Durante todos estos años, esquivé preguntarme qué me perdí de vivir en México. Sólo puedo saber qué me habría perdido de no haber vivido en París. En cuanto a la cuestión sobre el porqué de lo que algunos califican de exilio, durante la inauguración de una muestra de sus fotografías, Juan Rulfo respondió en mi lugar a un curioso: Vilma no dejó México, sólo está de viaje
.
Carlos Montemayor, sentado en la terraza del Louvre, se preguntó en voz alta cómo podía yo saber tanto de México fuera del país tantos años. Traté de explicarle que no eran pocos los amigos y conocidos que pasaban por París y me platicaban de México y de sus vidas.

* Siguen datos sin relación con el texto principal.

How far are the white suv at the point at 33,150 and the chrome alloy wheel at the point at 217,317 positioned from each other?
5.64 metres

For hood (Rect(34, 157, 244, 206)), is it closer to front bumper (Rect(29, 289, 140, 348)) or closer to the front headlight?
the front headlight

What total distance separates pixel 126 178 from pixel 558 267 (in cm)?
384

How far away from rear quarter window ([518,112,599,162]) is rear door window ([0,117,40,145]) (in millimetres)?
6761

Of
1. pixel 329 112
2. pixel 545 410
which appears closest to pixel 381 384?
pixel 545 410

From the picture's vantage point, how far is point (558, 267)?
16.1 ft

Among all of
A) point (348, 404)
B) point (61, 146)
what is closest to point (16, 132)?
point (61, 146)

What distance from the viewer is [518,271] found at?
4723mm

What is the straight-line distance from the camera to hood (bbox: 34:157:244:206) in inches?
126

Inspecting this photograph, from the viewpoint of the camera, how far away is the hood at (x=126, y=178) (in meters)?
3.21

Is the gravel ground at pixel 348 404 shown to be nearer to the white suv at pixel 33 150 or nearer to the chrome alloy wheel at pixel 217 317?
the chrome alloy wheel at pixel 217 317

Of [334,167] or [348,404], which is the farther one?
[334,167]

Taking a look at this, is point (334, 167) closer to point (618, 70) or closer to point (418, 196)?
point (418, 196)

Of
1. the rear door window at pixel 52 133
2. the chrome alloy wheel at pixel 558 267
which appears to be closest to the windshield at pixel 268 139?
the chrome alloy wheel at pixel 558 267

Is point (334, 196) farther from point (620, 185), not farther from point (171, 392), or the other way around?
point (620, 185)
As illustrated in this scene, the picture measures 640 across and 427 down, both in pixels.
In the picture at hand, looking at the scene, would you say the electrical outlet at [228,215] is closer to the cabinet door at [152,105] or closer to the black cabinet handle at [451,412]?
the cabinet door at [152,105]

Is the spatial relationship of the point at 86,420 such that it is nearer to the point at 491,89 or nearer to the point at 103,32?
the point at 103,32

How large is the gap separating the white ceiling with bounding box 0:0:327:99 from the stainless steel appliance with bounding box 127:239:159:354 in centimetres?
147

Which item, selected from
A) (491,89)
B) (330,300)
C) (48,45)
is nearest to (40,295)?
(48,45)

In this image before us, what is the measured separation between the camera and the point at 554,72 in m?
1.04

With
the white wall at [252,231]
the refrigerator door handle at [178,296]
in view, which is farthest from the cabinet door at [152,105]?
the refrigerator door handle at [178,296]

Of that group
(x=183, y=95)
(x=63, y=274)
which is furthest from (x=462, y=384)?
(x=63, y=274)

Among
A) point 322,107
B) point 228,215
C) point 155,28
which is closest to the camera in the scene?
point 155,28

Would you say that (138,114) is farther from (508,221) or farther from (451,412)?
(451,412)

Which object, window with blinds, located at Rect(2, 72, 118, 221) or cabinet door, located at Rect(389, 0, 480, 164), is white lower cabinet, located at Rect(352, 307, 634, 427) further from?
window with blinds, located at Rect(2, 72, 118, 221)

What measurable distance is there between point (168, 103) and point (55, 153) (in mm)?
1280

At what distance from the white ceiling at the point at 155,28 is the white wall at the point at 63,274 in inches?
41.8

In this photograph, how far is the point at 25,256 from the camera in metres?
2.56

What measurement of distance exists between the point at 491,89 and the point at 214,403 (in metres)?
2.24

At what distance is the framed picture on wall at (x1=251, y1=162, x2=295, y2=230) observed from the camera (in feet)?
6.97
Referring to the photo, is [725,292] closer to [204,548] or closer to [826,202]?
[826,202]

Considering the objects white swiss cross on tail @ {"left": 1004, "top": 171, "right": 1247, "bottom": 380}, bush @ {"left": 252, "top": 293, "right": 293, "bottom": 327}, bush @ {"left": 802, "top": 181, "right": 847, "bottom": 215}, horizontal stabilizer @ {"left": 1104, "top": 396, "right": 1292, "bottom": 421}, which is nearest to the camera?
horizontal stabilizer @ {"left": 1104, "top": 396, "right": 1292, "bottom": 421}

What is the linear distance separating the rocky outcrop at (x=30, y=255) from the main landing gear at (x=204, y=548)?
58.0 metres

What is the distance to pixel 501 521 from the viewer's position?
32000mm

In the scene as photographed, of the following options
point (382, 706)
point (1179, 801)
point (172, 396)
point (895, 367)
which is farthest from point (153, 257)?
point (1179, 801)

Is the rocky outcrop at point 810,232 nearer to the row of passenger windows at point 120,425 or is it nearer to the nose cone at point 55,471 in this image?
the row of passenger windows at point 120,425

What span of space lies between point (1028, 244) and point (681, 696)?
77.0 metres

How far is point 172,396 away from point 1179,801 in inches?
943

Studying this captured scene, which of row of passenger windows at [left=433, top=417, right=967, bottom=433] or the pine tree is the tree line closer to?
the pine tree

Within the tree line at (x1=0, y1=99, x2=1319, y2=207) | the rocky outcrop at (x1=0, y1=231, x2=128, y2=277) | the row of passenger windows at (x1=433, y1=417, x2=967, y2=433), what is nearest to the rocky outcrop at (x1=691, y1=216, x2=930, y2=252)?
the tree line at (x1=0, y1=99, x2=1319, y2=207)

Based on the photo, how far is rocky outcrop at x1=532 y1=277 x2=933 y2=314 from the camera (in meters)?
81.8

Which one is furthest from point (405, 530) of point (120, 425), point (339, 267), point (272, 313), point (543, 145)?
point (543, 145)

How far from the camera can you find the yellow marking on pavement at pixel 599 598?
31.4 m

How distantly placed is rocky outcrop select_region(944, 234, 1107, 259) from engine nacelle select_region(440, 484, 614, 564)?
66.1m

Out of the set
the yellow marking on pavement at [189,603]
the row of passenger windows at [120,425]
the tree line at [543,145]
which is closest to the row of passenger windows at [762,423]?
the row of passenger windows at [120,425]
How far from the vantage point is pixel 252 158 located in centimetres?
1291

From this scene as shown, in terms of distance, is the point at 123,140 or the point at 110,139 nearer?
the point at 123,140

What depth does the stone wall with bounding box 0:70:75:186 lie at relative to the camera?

La gente hace confidencias cuando está de viaje, como si hablara con una persona que no volverá a ver.
Salí de México porque no toleré una ruptura amorosa.
A causa del consejo de Henrique González Casanova, de venir a ver el paso de la Historia en Europa.
Porque no soportaba el machismo.
Porque buscaba un espacio de libertad que me daba la distancia.
Porque la lejanía acelera el paso del tiempo necesario para obtener la perspectiva indispensable para escribir lo pasado.
Porque la nostalgia deja de ser lo que fue.
Porque gozo de una libertad, la más preciosa y la más deseable, la de pensar por sí mismo. Y no, como cantaba Edith Piaf: “ non, je ne regrette rien”.